** start of RAW RECORDS **

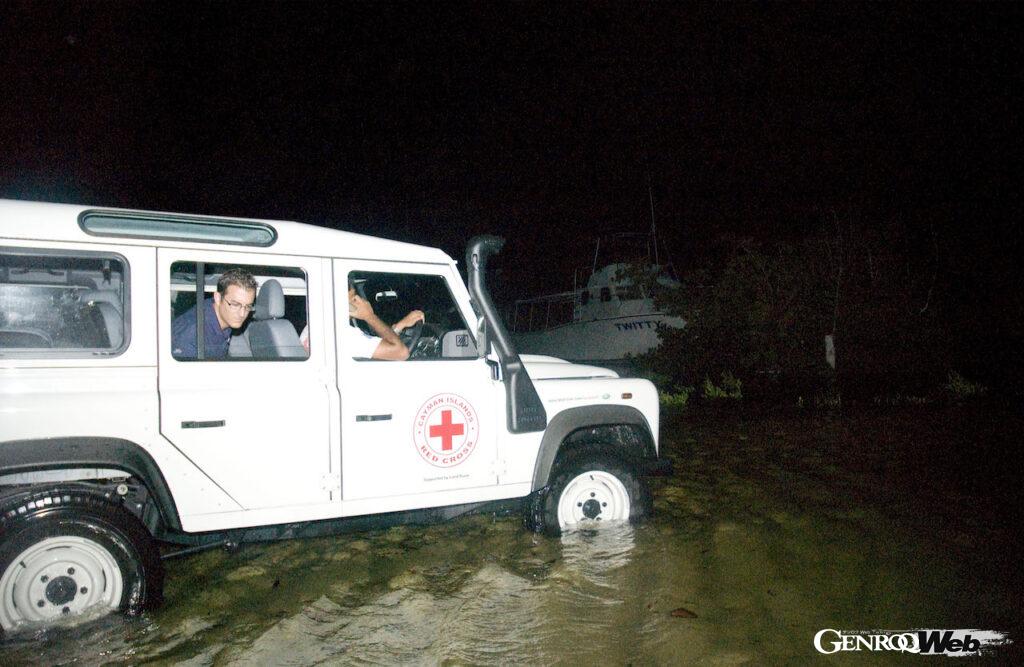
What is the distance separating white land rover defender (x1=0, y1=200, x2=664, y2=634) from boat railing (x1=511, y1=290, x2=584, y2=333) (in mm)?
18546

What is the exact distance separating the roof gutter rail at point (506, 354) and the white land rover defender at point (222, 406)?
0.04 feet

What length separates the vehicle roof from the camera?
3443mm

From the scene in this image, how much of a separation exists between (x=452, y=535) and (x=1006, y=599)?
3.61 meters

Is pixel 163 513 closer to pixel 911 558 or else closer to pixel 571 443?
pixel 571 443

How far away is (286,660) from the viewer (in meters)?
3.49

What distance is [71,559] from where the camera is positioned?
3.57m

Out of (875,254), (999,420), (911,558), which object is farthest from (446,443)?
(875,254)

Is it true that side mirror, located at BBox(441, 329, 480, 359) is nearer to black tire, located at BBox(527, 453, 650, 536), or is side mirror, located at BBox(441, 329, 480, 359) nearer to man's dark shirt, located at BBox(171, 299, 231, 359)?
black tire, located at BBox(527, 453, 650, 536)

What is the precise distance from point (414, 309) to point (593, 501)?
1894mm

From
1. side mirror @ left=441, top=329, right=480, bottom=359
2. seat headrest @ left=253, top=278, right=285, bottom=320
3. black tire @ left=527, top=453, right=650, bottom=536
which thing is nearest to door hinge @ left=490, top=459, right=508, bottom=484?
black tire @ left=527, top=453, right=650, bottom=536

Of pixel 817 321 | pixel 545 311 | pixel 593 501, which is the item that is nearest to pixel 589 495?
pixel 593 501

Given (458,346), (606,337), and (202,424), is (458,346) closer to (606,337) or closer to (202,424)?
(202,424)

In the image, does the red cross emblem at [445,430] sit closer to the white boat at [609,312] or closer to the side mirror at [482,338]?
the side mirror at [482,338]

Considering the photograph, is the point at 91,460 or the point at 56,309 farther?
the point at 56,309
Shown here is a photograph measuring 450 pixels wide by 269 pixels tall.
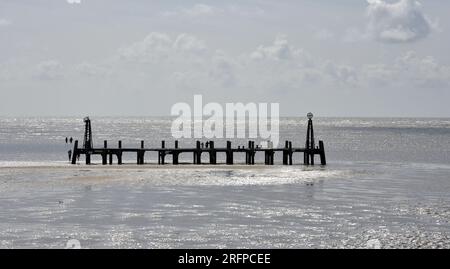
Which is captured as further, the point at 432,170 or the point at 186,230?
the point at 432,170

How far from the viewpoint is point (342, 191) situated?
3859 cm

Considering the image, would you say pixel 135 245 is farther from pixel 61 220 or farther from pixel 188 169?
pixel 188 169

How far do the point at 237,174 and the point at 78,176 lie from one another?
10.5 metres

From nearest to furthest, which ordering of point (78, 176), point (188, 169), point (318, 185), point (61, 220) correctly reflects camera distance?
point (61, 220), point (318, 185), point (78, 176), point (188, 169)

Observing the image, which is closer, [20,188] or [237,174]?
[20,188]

** end of RAW RECORDS **

WHAT IS EXPECTED>
Convert the lines of the material from the line containing "Observing the image, which" through the last line of the material, both included, into a numbered list, leaving out any blank lines.

COMPLETE OUTPUT>
1. Observing the image, which is closer, [20,188] or [237,174]?
2. [20,188]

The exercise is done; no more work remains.